* _Provided material_
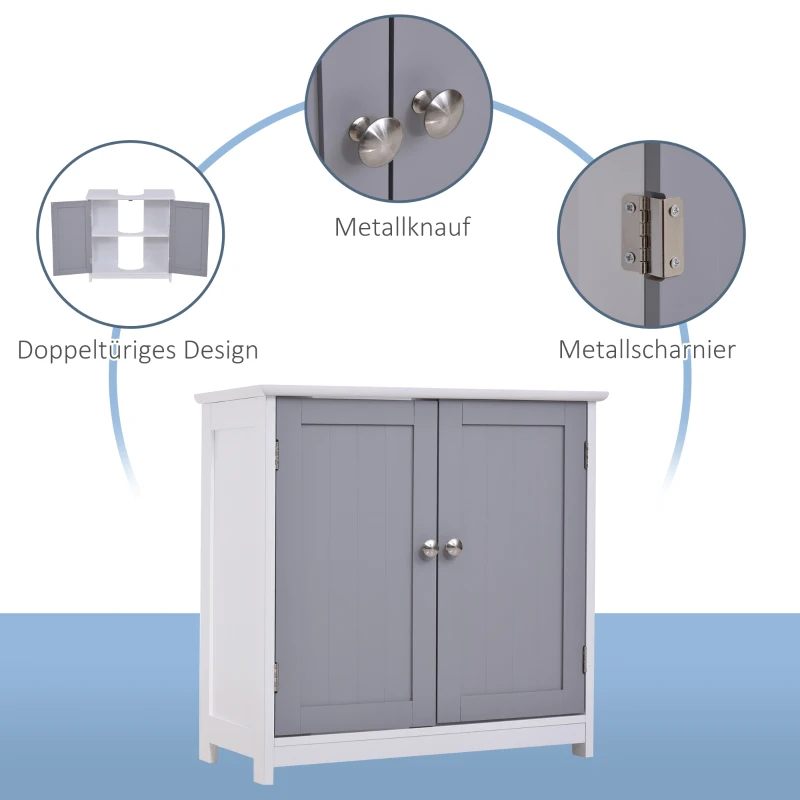 Metallknauf

Doppeltüriges Design

Metallscharnier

* _Problem details_
Nothing but the pictures should be left out when the listing is repeated exactly.

* _Result of the exercise_
 Metallknauf

Doppeltüriges Design

Metallscharnier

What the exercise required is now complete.